* _Requirements_
Rewrite the rows below, replacing "hexagonal wire mesh" with "chicken wire" everywhere it occurs and leaving everything else unchanged.

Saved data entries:
========
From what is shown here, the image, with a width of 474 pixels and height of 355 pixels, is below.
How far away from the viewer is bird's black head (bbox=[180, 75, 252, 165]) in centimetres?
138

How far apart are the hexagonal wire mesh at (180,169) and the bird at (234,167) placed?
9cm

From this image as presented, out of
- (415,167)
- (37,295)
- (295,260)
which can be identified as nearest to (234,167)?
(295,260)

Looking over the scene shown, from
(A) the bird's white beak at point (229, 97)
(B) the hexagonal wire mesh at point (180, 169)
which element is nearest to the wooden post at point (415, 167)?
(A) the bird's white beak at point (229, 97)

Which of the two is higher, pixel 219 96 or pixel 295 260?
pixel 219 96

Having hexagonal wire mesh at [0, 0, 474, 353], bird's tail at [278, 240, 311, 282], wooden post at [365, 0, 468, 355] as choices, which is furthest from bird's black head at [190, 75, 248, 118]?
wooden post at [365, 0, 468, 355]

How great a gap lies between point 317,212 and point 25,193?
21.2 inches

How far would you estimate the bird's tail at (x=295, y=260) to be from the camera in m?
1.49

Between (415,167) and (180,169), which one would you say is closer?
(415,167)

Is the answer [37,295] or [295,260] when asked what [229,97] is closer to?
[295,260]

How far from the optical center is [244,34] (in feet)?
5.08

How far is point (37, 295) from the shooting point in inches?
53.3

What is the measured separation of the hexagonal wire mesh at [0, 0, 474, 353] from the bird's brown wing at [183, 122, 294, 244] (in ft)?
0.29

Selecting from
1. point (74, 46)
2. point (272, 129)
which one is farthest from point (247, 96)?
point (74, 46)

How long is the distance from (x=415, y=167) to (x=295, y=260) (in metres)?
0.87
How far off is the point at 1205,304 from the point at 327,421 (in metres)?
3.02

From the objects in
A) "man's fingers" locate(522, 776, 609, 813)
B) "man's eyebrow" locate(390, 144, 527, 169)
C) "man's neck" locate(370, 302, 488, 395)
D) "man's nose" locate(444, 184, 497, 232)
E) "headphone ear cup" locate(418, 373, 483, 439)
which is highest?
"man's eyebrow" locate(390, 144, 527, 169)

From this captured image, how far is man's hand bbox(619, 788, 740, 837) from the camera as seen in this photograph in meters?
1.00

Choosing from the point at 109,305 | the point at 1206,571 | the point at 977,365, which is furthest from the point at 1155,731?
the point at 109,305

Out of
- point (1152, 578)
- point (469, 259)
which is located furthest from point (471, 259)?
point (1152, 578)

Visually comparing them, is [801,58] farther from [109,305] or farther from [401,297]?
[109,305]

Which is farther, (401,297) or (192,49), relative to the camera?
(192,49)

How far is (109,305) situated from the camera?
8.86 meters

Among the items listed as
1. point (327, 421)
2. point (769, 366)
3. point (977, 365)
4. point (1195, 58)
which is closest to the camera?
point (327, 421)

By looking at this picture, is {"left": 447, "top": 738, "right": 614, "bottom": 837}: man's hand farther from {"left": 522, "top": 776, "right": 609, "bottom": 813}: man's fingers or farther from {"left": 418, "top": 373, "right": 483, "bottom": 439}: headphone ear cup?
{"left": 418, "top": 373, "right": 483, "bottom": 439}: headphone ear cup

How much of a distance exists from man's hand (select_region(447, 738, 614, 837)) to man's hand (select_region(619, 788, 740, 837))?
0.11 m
========
* _Correct answer_
From what is shown here, the image, with a width of 474 pixels and height of 355 pixels, is below.
How far away from the viewer is bird's black head (bbox=[180, 75, 252, 165]) in centimetres?
138

How far apart are the chicken wire at (180,169) and the bird at (234,167) placed?
9cm

From this image as presented, out of
- (415,167)
- (37,295)
- (295,260)
which can be identified as nearest to (234,167)?
(295,260)

Looking over the scene shown, from
(A) the bird's white beak at point (229, 97)
(B) the chicken wire at point (180, 169)
which element is nearest to the wooden post at point (415, 167)?
(A) the bird's white beak at point (229, 97)

Which of the two is higher, pixel 219 96 or pixel 295 260?
pixel 219 96

Having chicken wire at [0, 0, 474, 353], bird's tail at [278, 240, 311, 282], wooden post at [365, 0, 468, 355] as choices, which is furthest from bird's black head at [190, 75, 248, 118]?
wooden post at [365, 0, 468, 355]

How great a gap lies between point 317,212 and point 25,193?
21.2 inches

How far would you estimate the bird's tail at (x=295, y=260) to be from the camera in m?
1.49

Between (415,167) and (180,169), which one would you say is closer?
(415,167)

Is the answer [37,295] or [295,260] when asked what [229,97] is closer to?
[295,260]

How far from the optical center is [244,34] (in feet)?
5.08

How far is point (37, 295) from the shooting point in inches?
53.3

What is the measured separation of the chicken wire at [0, 0, 474, 353] from the bird's brown wing at [183, 122, 294, 244] (in ft)?
0.29

Selecting from
1. point (74, 46)
2. point (272, 129)
which one is farthest from point (247, 96)?
point (74, 46)

How long is the distance from (x=415, y=167) to (x=295, y=260) (in metres)?
0.87
How far off is the point at 1205,304 from the point at 327,421 (in metres)?
3.02

From the objects in
A) "man's fingers" locate(522, 776, 609, 813)
B) "man's eyebrow" locate(390, 144, 527, 169)
C) "man's neck" locate(370, 302, 488, 395)
D) "man's nose" locate(444, 184, 497, 232)
E) "headphone ear cup" locate(418, 373, 483, 439)
which is highest?
"man's eyebrow" locate(390, 144, 527, 169)

From this captured image, how far is man's hand bbox(619, 788, 740, 837) from the camera as seen in this photograph in meters?
1.00

Choosing from the point at 109,305 | the point at 1206,571 | the point at 977,365, which is furthest from the point at 1155,731?
the point at 109,305

Out of
- point (1152, 578)
- point (469, 259)
which is located furthest from point (471, 259)?
point (1152, 578)

Visually comparing them, is [801,58] farther from [109,305] or farther from [401,297]?
[109,305]

Which is farther, (401,297) or (192,49), relative to the camera?
(192,49)

How far is (109,305) situated from the camera?
8.86 meters

Among the items listed as
1. point (327, 421)
2. point (769, 366)
3. point (977, 365)
4. point (1195, 58)
which is closest to the camera?
point (327, 421)

By looking at this picture, is {"left": 447, "top": 738, "right": 614, "bottom": 837}: man's hand farther from {"left": 522, "top": 776, "right": 609, "bottom": 813}: man's fingers or farther from {"left": 418, "top": 373, "right": 483, "bottom": 439}: headphone ear cup?
{"left": 418, "top": 373, "right": 483, "bottom": 439}: headphone ear cup

How much of a distance exists from man's hand (select_region(447, 738, 614, 837)) to man's hand (select_region(619, 788, 740, 837))?
0.11 m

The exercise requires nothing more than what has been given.